Klebstoffe fürs Gehirn
Jahrestagung der Deutschen Gesellschaft für Neuroradiologie, 8. bis 10. Oktober, Gürzenich Köln
Epileptische Anfälle und chronische Kopfschmerzen können Warnzeichen für Fehlbildungen von Blutgefäßen im Gehirn sein. Menschen, die an solchen arteriovenösen Malformationen leiden, weisen ein erhöhtes Risiko für eine Hirnblutung auf. Mit einer Katheterbehandlung lässt sich dieser vorbeugen. Neuroradiologen dichten die betroffenen Gefäße mit einem Embolisat, einem speziellen Klebstoff, ab. Durch den Einsatz neuer Klebstoffe gelingt ein kompletter Verschluss der AV-Malformationen nun deutlich häufiger als noch vor wenigen Jahren. Die Fortschritte auf diesem Gebiet sind ein Schwerpunkt von neuroRAD, der 44. Jahrestagung der Deutschen Gesellschaft für Neuroradiologie (DGNR). Der Kongress fand vom 8. bis 10. Oktober in Köln statt.
„AV-Malformationen sind selten auftretende, angeborene Gefäßknäuel im Gehirn. Das Blut fließt in einem Kurzschluss direkt von den Arterien in die Venen - ohne die sonst übliche Zwischenschaltung von Kapillargefäßen", erklärt Prof. Dr. Isabel Wanke von der Universitätsklinik Essen im Vorfeld von neuroRAD. Durch den erhöhten Blutfluss und -druck in den Venen sind diese meist extrem erweitert. Zudem können sich Aussackungen an den arteriellen Gefäßwänden, sogenannte Aneurysmen, bilden. Menschen mit AV-Malformationen haben deshalb ein erhöhtes Risiko, eine Hirnblutung zu erleiden. Eine frühzeitige Therapie kann dies verhindern. Ziel ist es, das Gefäßknäuel vollständig auszuschalten.

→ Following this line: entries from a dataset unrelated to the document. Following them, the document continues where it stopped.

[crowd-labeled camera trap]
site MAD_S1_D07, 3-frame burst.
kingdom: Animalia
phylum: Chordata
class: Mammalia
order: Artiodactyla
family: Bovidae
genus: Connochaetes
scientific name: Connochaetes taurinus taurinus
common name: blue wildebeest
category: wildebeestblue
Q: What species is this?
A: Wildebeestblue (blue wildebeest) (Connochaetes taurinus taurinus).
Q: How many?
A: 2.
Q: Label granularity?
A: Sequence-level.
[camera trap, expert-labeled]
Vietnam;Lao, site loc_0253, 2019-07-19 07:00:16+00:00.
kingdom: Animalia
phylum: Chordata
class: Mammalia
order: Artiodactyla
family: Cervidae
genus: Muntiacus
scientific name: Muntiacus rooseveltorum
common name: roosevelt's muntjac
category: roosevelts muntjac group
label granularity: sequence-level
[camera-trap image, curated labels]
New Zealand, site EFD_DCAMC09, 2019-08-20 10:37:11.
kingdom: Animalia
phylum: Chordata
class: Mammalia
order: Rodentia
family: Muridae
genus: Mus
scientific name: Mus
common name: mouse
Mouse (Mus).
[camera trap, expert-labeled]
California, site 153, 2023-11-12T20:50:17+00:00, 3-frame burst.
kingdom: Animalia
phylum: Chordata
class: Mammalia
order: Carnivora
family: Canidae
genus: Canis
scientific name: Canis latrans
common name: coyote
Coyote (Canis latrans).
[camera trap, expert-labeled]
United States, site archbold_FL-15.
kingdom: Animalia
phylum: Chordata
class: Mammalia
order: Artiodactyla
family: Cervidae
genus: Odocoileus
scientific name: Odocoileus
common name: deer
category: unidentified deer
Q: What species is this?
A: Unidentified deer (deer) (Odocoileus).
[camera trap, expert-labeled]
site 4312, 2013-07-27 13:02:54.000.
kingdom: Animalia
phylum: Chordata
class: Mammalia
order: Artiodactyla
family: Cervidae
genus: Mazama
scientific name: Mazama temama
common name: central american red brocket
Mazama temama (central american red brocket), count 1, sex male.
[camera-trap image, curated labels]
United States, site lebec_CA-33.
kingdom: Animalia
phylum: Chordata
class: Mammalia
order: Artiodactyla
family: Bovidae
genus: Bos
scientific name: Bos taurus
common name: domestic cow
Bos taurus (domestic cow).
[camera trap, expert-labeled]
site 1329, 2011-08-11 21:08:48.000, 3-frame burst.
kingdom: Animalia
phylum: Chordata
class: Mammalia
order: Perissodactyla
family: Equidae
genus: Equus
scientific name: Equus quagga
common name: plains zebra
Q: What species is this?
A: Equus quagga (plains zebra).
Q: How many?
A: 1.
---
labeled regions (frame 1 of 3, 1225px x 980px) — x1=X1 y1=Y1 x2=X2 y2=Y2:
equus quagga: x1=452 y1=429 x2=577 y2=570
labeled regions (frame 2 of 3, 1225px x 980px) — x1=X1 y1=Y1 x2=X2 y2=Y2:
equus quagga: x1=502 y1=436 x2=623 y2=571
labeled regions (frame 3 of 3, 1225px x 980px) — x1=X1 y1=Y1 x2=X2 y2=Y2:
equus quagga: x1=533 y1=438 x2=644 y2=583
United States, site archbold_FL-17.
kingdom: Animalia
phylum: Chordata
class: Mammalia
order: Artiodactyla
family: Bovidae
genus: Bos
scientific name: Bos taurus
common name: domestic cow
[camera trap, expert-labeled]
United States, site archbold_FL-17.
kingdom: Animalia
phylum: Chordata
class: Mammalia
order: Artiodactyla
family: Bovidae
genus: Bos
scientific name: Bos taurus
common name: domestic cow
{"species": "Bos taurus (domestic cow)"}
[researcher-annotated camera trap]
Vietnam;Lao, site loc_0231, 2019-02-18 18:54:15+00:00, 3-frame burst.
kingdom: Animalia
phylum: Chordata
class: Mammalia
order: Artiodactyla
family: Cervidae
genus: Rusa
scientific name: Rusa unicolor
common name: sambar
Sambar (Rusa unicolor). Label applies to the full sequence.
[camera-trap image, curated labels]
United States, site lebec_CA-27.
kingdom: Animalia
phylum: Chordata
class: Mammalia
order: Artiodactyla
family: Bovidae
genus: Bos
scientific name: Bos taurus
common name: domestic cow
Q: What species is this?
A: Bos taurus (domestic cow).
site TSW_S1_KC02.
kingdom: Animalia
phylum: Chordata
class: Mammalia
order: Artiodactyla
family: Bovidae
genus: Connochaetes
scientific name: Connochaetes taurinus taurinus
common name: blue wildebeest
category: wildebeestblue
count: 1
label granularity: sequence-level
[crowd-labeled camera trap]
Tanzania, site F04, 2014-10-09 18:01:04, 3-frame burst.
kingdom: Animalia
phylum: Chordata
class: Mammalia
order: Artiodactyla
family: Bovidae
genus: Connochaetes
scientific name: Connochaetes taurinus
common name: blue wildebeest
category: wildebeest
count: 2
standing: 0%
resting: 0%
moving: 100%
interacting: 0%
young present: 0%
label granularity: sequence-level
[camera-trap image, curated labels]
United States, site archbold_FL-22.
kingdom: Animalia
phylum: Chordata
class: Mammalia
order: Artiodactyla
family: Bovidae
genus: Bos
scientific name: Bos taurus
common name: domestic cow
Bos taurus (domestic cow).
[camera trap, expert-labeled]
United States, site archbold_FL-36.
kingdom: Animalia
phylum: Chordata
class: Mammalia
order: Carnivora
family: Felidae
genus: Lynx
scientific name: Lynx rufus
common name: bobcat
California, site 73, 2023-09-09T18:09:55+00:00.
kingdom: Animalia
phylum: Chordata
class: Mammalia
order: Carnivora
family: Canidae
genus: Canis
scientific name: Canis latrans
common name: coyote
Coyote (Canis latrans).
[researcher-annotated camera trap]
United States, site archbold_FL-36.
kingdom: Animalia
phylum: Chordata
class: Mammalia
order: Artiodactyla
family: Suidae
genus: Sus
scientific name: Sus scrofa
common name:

Kleine und gut erreichbare Gefäßfehlbildungen lassen sich meist durch eine Operation entfernen. Für AV-Malformationen im Inneren des Gehirns trifft dies nicht zu. Diese können zwar mit einer Bestrahlung verödet werden. Die Wirkung tritt jedoch oft erst nach ein bis zwei Jahren ein. Als Alternative kommt eine Katheterbehandlung infrage. Hiermit lassen sich die AV-Malformation sofort und im Idealfall auch vollständig verschließen.
Bei der Katheterbehandlung bringen Neuroradiologen unter Bildkontrolle spezielle Klebstoffe ein und dichten so die AV-Malformationen ab. „Die Verfeinerung des Verfahrens und vor allem die Entwicklung neuer Klebstoffe hat die Erfolgsrate in den letzten Jahren deutlich erhöht", berichtet Wanke, die die Fortschritte auf diesem Gebiet auch auf dem DGNR-Kongress in Köln vorstellte. Im Gegensatz zu früheren Embolisaten werden die neuen Klebstoffe mit einem Katheter direkt in die AV-Malformationen gespritzt. Benachbartes Hirngewebe bleibt so verschont. Die Therapie muss jedoch sehr vorsichtig durchgeführt werden, um die AV-Malformationen selbst nicht zu verletzen. „Nach unserer Erfahrung kommt es während des Eingriffs jedoch nur sehr selten zu gefährlichen Blutungen. Auch Gefäßkrämpfe sind bei richtiger Handhabung des Klebstoffs äußerst unwahrscheinlich", erklärte Wanke.
Nicht ohne Risiken
Dennoch ist die Kathetertherapie - ebenso wie Operation und Strahlentherapie - nicht ohne Risiken. Sie sollte nur dann zur Anwendung kommen, wenn ihr Nutzen überwiegt. Diese Frage stellt sich vor allem bei Patienten, bei denen die AV-Malformation noch keine Symptome verursacht und zufällig entdeckt wird. Aber auch bei Betroffenen mit Beschwerden ist oft schwer vorhersehbar, ob eine Hirnblutung droht. Nähere Hinweise hierzu erhoffen sich die Experten von der internationalen ARUBA-Studie, an der sich auch deutsche Kliniken beteiligen. Sie lässt einen Teil der Patienten mit Absicht unbehandelt. „Auf Basis der Studiendaten werden wir dann hoffentlich genauer jene Patienten auswählen können, die einen Nutzen von der Behandlung haben", so Wanke. Erste Ergebnisse der ARUBA-Studie sollen 2011 vorliegen.